## WHAT YOU ARE ASKED TO DO
Below are some records. How many of their lines contain the string "sish"? Give the number only.

## Stored data entries
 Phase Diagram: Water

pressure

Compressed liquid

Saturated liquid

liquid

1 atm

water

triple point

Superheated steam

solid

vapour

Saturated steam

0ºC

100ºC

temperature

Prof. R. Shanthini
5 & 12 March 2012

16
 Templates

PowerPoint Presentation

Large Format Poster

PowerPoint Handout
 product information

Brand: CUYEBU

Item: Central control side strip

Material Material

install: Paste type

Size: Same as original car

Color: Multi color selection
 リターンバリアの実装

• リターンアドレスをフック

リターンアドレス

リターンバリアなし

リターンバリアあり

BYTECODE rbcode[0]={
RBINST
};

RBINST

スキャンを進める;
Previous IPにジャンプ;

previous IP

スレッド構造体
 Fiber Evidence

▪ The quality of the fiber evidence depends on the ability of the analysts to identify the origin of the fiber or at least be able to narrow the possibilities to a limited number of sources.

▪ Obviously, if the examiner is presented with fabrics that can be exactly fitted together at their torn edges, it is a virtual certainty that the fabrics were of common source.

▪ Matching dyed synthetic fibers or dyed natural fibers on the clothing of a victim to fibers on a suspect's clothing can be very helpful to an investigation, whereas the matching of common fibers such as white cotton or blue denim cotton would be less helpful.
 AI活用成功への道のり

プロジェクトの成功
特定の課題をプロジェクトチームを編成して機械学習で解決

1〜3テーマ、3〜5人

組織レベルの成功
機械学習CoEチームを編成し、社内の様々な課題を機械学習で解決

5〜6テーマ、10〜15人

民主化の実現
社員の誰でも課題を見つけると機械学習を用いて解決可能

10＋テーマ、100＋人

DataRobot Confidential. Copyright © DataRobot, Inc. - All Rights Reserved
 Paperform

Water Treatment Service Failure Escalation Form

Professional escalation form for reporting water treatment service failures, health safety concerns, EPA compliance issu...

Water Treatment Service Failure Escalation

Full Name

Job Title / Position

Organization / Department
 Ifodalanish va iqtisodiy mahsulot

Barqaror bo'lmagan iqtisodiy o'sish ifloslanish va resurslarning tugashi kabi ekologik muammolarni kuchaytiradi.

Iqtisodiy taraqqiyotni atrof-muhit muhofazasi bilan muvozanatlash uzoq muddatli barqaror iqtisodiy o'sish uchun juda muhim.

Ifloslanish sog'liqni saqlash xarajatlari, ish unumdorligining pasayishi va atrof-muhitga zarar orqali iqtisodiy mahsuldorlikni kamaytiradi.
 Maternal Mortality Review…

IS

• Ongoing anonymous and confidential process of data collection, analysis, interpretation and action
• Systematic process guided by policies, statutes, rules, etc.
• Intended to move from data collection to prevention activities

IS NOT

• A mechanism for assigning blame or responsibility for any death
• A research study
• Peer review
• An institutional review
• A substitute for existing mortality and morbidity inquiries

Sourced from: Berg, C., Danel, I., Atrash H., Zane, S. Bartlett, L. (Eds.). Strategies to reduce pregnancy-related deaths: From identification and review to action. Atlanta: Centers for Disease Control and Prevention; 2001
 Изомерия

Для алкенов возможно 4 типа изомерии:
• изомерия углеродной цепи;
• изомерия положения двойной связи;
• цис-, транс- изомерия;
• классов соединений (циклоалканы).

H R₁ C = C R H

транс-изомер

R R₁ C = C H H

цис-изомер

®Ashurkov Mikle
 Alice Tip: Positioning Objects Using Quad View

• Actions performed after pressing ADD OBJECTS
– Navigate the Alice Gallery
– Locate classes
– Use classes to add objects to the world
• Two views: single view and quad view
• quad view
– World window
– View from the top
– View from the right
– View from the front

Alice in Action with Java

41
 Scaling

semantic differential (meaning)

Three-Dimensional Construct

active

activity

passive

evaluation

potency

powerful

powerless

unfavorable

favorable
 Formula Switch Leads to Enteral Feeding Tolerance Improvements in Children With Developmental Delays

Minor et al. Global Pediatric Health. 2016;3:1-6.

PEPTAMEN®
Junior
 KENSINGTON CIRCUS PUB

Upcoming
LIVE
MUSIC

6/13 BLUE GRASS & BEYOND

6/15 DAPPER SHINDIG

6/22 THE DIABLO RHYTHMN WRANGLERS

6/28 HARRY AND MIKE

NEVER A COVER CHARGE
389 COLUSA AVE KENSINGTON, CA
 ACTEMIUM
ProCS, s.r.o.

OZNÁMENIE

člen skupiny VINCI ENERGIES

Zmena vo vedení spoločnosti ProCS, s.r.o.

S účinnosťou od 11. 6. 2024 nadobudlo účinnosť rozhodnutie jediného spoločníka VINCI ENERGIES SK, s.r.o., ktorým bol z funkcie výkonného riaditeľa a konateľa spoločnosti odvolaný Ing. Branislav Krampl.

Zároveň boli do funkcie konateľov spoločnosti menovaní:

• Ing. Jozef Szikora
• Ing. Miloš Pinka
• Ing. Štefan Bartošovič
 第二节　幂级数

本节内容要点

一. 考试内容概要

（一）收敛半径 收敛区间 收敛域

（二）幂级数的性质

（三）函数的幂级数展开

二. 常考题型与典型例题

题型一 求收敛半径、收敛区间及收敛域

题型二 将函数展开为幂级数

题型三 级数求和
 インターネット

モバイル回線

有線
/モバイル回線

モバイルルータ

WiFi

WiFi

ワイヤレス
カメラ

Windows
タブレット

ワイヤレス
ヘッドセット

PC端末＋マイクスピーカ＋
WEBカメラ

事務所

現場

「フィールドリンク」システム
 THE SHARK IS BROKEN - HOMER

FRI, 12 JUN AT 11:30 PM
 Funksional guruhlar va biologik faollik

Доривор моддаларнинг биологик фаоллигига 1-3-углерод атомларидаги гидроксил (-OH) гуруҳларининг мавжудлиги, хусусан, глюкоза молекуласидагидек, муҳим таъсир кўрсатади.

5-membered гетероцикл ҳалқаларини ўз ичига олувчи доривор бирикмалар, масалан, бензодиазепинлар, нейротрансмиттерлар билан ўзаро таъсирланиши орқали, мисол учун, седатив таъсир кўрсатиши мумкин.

## RESPONSE BOX
2